-- Begin Dataset excerpts --

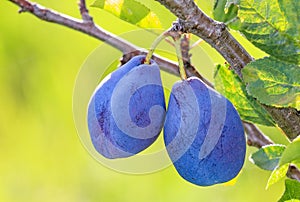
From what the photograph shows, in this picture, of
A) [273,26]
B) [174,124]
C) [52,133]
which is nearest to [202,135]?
[174,124]

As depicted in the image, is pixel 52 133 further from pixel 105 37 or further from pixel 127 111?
pixel 127 111

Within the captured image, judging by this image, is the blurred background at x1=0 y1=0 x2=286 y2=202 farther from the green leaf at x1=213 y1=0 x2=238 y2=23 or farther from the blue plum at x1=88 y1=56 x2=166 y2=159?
the blue plum at x1=88 y1=56 x2=166 y2=159

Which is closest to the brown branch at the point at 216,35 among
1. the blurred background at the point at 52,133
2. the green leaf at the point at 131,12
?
the green leaf at the point at 131,12

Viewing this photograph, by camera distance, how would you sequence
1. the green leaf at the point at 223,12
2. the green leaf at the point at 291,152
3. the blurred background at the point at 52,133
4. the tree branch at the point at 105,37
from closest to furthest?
the green leaf at the point at 291,152
the green leaf at the point at 223,12
the tree branch at the point at 105,37
the blurred background at the point at 52,133

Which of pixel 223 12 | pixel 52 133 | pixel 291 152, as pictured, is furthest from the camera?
pixel 52 133

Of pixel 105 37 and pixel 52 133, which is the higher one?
pixel 105 37

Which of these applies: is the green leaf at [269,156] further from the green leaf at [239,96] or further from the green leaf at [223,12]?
the green leaf at [223,12]

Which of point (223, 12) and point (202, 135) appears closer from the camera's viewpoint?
point (202, 135)

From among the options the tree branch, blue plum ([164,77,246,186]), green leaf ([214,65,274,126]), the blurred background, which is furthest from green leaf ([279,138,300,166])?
the blurred background
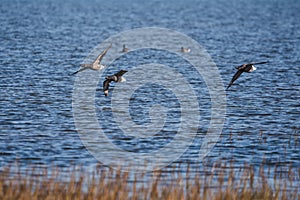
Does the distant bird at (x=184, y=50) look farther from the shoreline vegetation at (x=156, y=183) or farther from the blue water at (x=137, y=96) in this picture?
the shoreline vegetation at (x=156, y=183)

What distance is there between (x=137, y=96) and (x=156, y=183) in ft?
42.8

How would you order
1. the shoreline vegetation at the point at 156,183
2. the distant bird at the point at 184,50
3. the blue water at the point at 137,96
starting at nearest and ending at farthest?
the shoreline vegetation at the point at 156,183, the blue water at the point at 137,96, the distant bird at the point at 184,50

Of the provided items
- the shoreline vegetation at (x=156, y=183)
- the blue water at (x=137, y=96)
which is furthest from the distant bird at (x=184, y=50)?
the shoreline vegetation at (x=156, y=183)

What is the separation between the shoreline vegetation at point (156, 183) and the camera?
1327cm

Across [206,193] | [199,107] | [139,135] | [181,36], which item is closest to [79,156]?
[139,135]

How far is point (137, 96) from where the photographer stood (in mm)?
26562

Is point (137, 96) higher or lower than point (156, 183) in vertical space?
Result: higher

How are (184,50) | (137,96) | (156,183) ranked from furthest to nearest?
(184,50)
(137,96)
(156,183)

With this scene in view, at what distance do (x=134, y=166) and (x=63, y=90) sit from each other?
1148 centimetres

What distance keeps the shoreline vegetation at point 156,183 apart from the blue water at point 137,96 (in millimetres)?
1160

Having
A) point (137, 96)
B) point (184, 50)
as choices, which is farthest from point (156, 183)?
point (184, 50)

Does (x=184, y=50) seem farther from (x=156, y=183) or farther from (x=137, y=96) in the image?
(x=156, y=183)

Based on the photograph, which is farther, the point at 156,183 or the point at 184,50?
the point at 184,50

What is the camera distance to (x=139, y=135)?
67.8 ft
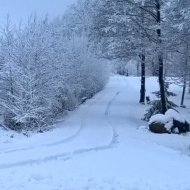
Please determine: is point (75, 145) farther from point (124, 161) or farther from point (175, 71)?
point (175, 71)

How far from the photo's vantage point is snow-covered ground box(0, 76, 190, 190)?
16.8ft

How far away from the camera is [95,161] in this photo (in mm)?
6711

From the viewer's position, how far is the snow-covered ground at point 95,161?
512cm

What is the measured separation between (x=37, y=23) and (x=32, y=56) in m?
2.55

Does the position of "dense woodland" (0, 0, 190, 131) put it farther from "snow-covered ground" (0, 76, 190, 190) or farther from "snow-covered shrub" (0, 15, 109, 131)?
"snow-covered ground" (0, 76, 190, 190)

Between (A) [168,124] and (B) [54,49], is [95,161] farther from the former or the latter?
(B) [54,49]

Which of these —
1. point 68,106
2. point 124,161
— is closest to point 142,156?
point 124,161

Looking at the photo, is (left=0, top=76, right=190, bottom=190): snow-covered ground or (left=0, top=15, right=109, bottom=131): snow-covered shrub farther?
(left=0, top=15, right=109, bottom=131): snow-covered shrub

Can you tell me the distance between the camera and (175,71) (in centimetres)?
2103

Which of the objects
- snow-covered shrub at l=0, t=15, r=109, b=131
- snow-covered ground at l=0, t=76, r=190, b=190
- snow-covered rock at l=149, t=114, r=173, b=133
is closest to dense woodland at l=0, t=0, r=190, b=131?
snow-covered shrub at l=0, t=15, r=109, b=131

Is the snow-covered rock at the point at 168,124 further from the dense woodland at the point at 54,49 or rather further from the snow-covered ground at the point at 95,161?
the dense woodland at the point at 54,49

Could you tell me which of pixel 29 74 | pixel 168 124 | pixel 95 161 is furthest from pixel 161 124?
pixel 29 74

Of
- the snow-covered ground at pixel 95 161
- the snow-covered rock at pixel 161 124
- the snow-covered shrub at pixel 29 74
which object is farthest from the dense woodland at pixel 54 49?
the snow-covered rock at pixel 161 124

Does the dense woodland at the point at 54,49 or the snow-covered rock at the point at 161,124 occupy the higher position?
the dense woodland at the point at 54,49
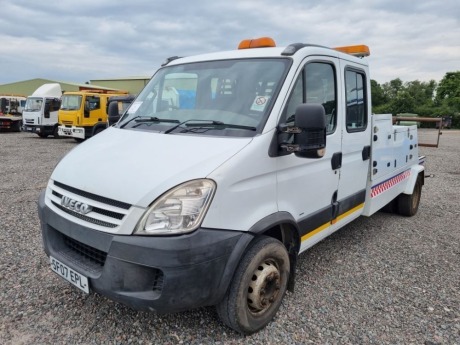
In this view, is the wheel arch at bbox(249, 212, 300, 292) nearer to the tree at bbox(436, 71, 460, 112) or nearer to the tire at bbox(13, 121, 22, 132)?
the tire at bbox(13, 121, 22, 132)

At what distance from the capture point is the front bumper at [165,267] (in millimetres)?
2143

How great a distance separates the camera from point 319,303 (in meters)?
3.17

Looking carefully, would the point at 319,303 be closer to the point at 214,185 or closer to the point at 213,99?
the point at 214,185

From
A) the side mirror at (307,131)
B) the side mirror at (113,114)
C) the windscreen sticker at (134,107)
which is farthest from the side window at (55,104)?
the side mirror at (307,131)

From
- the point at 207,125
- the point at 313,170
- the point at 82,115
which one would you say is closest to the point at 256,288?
the point at 313,170

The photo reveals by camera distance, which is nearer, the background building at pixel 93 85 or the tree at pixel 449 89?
the background building at pixel 93 85

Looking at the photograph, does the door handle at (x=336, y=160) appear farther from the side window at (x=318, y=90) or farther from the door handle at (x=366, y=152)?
the door handle at (x=366, y=152)

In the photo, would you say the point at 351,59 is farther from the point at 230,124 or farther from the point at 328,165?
the point at 230,124

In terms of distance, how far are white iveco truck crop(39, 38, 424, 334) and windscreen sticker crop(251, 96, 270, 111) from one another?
0.06ft

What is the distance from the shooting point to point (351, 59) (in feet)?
12.5

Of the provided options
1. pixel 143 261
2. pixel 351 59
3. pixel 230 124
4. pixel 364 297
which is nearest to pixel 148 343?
pixel 143 261

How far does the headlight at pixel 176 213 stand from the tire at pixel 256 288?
0.53 m

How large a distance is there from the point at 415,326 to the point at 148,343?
208cm

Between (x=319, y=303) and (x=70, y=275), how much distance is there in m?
2.05
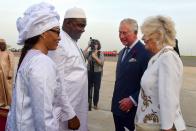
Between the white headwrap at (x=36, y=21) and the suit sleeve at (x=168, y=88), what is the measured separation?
3.19 ft

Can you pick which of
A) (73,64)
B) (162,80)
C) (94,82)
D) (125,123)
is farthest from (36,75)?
(94,82)

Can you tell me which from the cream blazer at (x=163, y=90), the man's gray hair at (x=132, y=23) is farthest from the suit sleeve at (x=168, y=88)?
the man's gray hair at (x=132, y=23)

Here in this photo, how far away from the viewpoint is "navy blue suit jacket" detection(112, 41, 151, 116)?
157 inches

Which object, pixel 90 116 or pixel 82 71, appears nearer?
pixel 82 71

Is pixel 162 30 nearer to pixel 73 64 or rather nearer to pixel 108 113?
pixel 73 64

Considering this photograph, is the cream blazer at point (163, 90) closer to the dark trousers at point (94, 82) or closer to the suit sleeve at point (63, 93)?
the suit sleeve at point (63, 93)

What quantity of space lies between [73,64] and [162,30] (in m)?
0.94

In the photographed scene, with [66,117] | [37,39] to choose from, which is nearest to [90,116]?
[66,117]

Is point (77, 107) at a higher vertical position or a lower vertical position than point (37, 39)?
lower

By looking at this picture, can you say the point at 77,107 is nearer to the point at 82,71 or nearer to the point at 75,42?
the point at 82,71

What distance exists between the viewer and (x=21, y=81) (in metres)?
2.58

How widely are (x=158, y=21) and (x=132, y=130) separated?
1.36 m

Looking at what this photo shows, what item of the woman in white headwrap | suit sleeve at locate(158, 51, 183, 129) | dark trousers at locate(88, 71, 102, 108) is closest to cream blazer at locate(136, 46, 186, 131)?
suit sleeve at locate(158, 51, 183, 129)

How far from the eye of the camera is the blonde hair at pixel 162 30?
3291mm
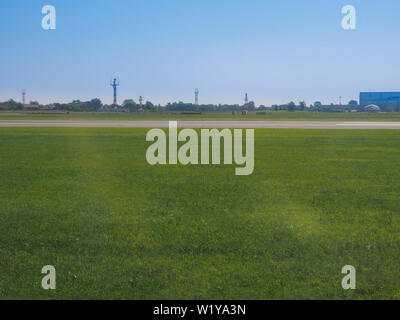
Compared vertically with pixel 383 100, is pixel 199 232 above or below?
below

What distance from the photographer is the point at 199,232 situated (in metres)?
6.65

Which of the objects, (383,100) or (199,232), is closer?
(199,232)

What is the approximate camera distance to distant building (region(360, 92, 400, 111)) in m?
111

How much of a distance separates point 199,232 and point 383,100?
394 feet

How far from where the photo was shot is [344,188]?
10.1m

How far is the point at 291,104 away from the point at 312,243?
4498 inches

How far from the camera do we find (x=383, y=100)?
114688mm

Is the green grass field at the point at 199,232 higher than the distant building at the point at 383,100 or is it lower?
lower

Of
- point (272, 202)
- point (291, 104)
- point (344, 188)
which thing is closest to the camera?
point (272, 202)

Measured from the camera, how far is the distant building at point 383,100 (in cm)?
11084

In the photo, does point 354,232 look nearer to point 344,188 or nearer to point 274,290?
point 274,290

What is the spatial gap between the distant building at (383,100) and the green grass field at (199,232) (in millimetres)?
108699

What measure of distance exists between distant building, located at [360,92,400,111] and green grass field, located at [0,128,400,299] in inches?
4279
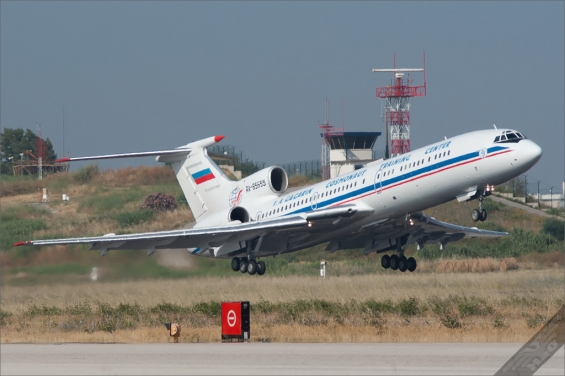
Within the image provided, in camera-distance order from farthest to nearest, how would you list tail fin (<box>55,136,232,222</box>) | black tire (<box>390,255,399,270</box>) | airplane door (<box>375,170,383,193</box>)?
tail fin (<box>55,136,232,222</box>) → black tire (<box>390,255,399,270</box>) → airplane door (<box>375,170,383,193</box>)

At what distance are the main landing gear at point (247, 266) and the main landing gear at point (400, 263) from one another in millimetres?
4396

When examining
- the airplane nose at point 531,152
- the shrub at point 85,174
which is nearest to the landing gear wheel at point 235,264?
the airplane nose at point 531,152

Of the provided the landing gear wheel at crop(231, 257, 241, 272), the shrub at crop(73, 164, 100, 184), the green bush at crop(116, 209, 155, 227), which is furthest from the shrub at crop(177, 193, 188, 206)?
the landing gear wheel at crop(231, 257, 241, 272)

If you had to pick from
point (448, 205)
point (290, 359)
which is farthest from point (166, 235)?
point (448, 205)

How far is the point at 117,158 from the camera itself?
32.2m

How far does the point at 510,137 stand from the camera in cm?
2503

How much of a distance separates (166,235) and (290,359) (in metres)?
14.2

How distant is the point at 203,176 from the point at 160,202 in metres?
23.5

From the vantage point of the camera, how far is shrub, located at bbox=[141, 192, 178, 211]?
185 ft

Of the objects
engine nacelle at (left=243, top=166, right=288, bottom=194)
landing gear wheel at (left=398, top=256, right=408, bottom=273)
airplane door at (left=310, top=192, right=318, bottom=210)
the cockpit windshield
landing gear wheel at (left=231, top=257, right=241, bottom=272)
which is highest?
the cockpit windshield

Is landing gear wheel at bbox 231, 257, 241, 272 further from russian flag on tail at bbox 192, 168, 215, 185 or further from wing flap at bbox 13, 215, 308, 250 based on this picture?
russian flag on tail at bbox 192, 168, 215, 185

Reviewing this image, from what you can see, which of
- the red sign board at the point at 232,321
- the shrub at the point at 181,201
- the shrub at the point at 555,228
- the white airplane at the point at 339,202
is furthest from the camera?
the shrub at the point at 181,201

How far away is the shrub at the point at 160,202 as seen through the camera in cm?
5631

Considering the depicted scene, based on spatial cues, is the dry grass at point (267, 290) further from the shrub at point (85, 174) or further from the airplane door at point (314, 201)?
the shrub at point (85, 174)
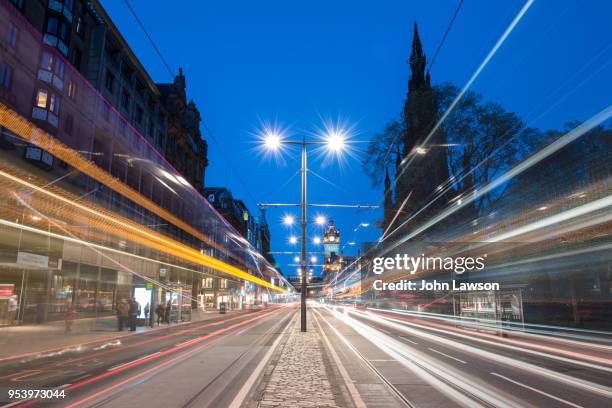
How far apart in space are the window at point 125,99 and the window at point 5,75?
16947mm

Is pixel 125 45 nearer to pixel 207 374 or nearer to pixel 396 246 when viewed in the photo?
pixel 396 246

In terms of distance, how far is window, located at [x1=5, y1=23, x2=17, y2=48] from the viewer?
88.9ft

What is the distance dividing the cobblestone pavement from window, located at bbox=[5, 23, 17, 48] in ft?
84.2

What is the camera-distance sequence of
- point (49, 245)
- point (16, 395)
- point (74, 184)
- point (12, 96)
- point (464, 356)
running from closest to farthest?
point (16, 395), point (464, 356), point (12, 96), point (49, 245), point (74, 184)

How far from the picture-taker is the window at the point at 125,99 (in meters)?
44.3

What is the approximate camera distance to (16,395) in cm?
813

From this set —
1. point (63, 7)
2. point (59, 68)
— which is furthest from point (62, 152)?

-- End Dataset excerpts --

Task directions —
Rewrite the part of the records that opens with the line containing "Is landing gear" and runs through the end, switching "cobblestone pavement" to "paved street" and keeping everything else the same. Leave the pictures out of your answer.

Task solution —
Is landing gear wheel at bbox 231, 257, 241, 272 further from russian flag on tail at bbox 192, 168, 215, 185 or further from wing flap at bbox 13, 215, 308, 250 based on this picture?
russian flag on tail at bbox 192, 168, 215, 185

Reviewing this image, from what you can see, which of
- the red sign board at the point at 232,321
- the shrub at the point at 181,201
- the shrub at the point at 555,228
- the white airplane at the point at 339,202
is furthest from the camera?
the shrub at the point at 181,201

How far away is the shrub at the point at 160,202 as seen through the camera in cm?
5631

Considering the depicted scene, based on spatial cues, is the dry grass at point (267, 290) further from the shrub at point (85, 174) or further from the airplane door at point (314, 201)?
the shrub at point (85, 174)
How far apart in space are the window at point 125,99 and the window at point 5,75?
16947mm

Is pixel 125 45 nearer to pixel 207 374 or nearer to pixel 396 246 when viewed in the photo?
pixel 396 246

In terms of distance, how far is window, located at [x1=5, y1=23, x2=17, y2=48] from the viewer?
88.9ft

What is the distance dividing the paved street from window, located at bbox=[5, 23, 17, 48] in ft?
84.2

What is the camera-distance sequence of
- point (49, 245)
- point (16, 395)
- point (74, 184)
- point (12, 96)
- point (464, 356)
running from closest to farthest?
point (16, 395), point (464, 356), point (12, 96), point (49, 245), point (74, 184)

How far from the picture-taker is the window at the point at 125,99 (in meters)?
44.3

What is the approximate camera distance to (16,395) in cm?
813

From this set —
1. point (63, 7)
2. point (59, 68)
— which is furthest from point (62, 152)?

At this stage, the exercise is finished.